Rivista "IBC" XV, 2007, 1

musei e beni culturali / restauri, storie e personaggi

A Cesena un recente restauro consente di conoscere l'opera di Caterina Baratelli, pittrice dotata e donna coraggiosa. Si affermò in Sudamerica, ma non dimenticò la sua Romagna.
Caterina va in Brasile

Maria Martelli
[laureanda in Storia dell'arte all'Università di Bologna]

Lo spunto per riparlare della pittrice Caterina Baratelli si è ripresentato in occasione della recente riconsegna alla Pinacoteca civica di Cesena di un piccolo nucleo di opere della sua produzione, restaurate a cura dell'Istituto per i beni culturali della Regione Emilia-Romagna (IBC) nell'ambito dei programmi della Legge regionale 18-2000 riguardante i musei, le biblioteche e gli archivi degli enti locali. Si tratta di quindici dipinti raffiguranti personaggi femminili che fanno parte di una più ampia collezione di lavori dell'artista, sessanta per l'esattezza, donati per volontà testamentaria della pittrice al Comune di Cesena nell'anno 1989. L'intervento appena terminato ha rappresentato un ulteriore importante momento di collaborazione tra l'IBC e il Comune per la valorizzazione del patrimonio artistico locale, soprattutto di quello riferito all'arte moderna e contemporanea conservata negli spazi della Pinacoteca.

Risale a un anno fa, infatti, il restauro della serie dei dipinti di Anselmo Gianfanti (pittore montianese, ma cesenate d'adozione, assai noto sul finire dell'Ottocento, precocemente scomparso nel 1903) che ora costituiscono il cuore della sezione otto-novecentesca della Pinacoteca, grazie a un intervento che ha messo in evidenza aspetti interessanti sui materiali impiegati e sulle particolari tecniche esecutive dell'artista. In precedenza, altri significativi momenti di rivalutazione del patrimonio cesenate avevano riguardato il riordino dell'intero corpus di opere grafiche e pittoriche di Gino Barbieri (pittore allievo di Adolfo De Carolis, tra i maggiori incisori e xilografi italiani del primo scorcio del Novecento) e, più in generale, un'azione di riqualificazione e manutenzione aveva coinvolto dipinti, sculture e disegni di noti artisti romagnoli della prima metà del secolo scorso.

Nel caso di Caterina Baratelli viene dunque resa fruibile dal pubblico una serie di opere mai prima esposte, ma di indubbio valore artistico, nonostante la scarsa notorietà fin qui riservata all'artista nella sua città e nella sua regione d'origine. Ma è anche la figura della Baratelli donna e insieme artista del primo Novecento a poter essere meglio tratteggiata lungo il corso di una vita segnata da eventi e circostanze abbastanza particolari. Nata a Cesena nel 1903, si è accostata giovanissima alla pittura, pur non frequentando scuole di formazione artistica fino all'età di circa diciassette anni, quando la madre acconsentì a iscriverla all'Accademia di Belle Arti di Milano. Una decisione maturata grazie all'incontro tra Caterina e Giuseppe Palanti, allora titolare della cattedra di Decorazione presso l'Accademia di Belle Arti di Brera, durante un soggiorno marittimo a Cervia. Il professore seppe riconoscere nella mano ancora acerba della giovane Caterina la capacità di cogliere nel profondo la personalità dei personaggi che andava ritraendo, mediante ampie pennellate ricche di colori.

[Dettagli esercizio] Nell'articolo su Caterina Baratelli, quante opere dell'artista furono donate per testamento al Comune di Cesena nel 1989?

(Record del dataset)
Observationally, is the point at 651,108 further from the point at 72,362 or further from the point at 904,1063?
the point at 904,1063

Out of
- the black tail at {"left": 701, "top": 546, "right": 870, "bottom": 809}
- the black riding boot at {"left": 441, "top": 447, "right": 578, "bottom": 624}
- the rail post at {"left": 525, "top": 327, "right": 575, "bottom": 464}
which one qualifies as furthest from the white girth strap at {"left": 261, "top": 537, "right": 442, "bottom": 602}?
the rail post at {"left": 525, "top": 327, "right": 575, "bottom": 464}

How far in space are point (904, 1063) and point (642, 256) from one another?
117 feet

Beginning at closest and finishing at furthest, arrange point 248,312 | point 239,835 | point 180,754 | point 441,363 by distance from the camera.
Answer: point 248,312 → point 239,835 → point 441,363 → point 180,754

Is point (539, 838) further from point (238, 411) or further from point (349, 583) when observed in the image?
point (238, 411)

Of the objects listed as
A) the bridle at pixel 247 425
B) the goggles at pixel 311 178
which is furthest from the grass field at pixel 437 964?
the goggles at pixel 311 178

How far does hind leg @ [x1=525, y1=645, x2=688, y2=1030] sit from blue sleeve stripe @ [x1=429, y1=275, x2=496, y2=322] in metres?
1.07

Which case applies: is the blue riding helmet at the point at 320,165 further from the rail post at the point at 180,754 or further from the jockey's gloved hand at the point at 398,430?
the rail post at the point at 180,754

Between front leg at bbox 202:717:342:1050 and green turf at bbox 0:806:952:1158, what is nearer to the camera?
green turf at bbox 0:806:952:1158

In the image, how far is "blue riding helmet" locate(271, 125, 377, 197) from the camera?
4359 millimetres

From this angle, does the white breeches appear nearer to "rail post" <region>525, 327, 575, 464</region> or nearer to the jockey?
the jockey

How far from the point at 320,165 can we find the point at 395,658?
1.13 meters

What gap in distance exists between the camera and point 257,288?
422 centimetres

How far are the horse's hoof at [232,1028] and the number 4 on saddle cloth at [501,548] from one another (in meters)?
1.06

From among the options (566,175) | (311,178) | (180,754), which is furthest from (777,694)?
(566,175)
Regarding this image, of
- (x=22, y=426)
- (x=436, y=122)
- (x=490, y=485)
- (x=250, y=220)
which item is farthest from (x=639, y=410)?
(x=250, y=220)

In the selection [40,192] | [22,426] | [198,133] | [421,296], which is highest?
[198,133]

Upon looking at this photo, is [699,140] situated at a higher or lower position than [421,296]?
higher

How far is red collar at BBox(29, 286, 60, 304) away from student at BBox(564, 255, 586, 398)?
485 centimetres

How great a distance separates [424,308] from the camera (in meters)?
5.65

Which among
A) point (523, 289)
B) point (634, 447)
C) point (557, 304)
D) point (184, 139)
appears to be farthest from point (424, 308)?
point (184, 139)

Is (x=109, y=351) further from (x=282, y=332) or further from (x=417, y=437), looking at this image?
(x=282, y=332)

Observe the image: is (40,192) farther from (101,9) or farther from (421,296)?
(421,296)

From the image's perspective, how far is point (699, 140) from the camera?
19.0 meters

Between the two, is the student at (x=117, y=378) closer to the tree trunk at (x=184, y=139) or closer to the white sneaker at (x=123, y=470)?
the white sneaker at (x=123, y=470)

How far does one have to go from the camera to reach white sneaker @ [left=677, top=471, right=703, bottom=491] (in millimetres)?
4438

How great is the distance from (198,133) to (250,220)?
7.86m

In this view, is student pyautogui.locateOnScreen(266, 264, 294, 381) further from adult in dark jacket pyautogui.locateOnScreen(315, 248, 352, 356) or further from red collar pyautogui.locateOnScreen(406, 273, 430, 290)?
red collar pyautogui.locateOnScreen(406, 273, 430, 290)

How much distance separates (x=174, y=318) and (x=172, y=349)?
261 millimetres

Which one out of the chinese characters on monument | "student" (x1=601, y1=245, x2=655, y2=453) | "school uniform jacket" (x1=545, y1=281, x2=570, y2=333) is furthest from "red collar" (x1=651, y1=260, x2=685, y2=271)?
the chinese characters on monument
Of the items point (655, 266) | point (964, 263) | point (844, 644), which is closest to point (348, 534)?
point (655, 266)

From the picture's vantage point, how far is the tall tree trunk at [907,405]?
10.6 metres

[Esercizio svolto] Sessanta.